DESCRIPTION OF THE TASK >> Repeat, exactly and alone, every line from the line that contains "How far away is" to the end of the entries.

* Start *

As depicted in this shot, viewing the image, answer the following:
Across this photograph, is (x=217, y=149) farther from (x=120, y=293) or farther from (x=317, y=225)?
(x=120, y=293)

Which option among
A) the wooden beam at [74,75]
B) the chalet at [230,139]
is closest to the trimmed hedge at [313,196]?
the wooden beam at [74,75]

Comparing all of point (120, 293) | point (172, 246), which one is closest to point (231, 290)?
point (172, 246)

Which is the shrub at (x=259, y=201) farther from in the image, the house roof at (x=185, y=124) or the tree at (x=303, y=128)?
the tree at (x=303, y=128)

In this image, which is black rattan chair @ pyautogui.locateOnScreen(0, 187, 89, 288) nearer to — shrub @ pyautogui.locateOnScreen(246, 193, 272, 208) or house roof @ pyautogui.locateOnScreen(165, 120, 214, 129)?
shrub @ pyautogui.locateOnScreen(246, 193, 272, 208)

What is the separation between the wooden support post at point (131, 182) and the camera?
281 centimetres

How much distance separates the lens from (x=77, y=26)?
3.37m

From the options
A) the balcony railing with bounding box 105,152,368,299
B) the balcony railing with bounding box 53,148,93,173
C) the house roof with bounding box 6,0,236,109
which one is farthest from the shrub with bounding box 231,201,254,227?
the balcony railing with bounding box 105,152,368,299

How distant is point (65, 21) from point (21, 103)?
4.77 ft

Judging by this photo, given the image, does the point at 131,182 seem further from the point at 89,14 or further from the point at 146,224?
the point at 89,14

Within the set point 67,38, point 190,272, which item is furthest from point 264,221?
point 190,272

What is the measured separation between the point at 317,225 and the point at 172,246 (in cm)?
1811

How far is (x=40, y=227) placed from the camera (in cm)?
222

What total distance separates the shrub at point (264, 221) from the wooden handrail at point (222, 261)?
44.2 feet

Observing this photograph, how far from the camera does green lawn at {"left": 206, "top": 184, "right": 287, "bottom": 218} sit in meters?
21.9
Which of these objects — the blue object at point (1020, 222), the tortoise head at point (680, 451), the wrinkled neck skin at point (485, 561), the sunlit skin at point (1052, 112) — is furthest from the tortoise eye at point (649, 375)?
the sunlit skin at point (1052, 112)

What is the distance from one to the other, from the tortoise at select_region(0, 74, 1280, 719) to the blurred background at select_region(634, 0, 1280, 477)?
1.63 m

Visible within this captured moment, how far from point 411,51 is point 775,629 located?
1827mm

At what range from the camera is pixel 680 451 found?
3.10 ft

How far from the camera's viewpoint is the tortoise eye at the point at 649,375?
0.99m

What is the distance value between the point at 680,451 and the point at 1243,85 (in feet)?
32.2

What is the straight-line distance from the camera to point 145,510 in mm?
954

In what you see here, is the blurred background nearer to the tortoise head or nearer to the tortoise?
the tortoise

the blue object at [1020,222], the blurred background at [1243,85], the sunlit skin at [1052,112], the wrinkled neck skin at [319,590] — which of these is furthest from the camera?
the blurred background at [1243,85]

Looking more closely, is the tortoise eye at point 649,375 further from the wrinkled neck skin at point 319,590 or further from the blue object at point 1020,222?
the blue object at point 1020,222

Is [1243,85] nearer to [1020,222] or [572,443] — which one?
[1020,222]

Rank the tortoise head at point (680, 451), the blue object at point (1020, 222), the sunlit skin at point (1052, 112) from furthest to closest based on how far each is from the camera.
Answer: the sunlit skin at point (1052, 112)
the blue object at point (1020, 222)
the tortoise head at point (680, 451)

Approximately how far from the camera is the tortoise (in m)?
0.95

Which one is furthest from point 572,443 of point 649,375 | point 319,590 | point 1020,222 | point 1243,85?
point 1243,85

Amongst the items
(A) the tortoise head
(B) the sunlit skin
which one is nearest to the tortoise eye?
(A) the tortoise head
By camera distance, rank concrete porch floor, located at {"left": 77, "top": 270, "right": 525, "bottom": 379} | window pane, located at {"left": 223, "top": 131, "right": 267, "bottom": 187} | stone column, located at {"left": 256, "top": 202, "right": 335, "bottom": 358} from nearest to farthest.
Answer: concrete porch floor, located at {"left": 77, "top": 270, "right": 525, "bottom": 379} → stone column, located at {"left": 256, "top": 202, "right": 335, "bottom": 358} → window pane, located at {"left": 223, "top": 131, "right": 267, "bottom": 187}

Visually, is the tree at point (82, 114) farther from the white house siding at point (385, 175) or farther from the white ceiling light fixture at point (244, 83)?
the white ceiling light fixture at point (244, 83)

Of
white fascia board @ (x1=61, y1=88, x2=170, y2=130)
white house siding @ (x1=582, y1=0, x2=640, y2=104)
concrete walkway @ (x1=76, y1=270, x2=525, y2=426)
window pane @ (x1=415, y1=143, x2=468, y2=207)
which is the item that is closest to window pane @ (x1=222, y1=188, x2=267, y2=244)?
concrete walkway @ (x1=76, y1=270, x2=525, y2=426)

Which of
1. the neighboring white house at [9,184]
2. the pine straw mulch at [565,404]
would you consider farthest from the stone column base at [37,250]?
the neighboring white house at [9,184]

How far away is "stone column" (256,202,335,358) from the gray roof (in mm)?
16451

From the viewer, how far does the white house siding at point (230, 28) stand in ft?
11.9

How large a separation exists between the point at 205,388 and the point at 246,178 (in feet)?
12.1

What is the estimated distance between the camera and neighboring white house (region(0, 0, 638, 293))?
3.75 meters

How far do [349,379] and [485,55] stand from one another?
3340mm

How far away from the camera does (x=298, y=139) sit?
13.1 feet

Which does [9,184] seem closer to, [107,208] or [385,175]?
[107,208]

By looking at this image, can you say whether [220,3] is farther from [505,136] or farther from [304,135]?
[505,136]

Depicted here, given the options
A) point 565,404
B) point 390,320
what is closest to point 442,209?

* End *

SOLUTION TO THIS TASK >>
How far away is "stone column" (256,202,335,358) from the gray roof (in mm)?
16451

From the viewer, how far does the white house siding at point (230, 28) stand in ft?
11.9

How large a separation exists between the point at 205,388 and the point at 246,178 (in feet)?
12.1

What is the estimated distance between the camera and neighboring white house (region(0, 0, 638, 293))?
3.75 meters

How far do [349,379] and [485,55] stand from one another?
3340mm

How far away from the camera does (x=298, y=139) sit?
13.1 feet

Which does [9,184] seem closer to, [107,208] or [385,175]?
[107,208]

By looking at this image, can you say whether [220,3] is farther from [505,136] or farther from [304,135]?
[505,136]

Depicted here, given the options
A) point 565,404
B) point 390,320
what is closest to point 442,209?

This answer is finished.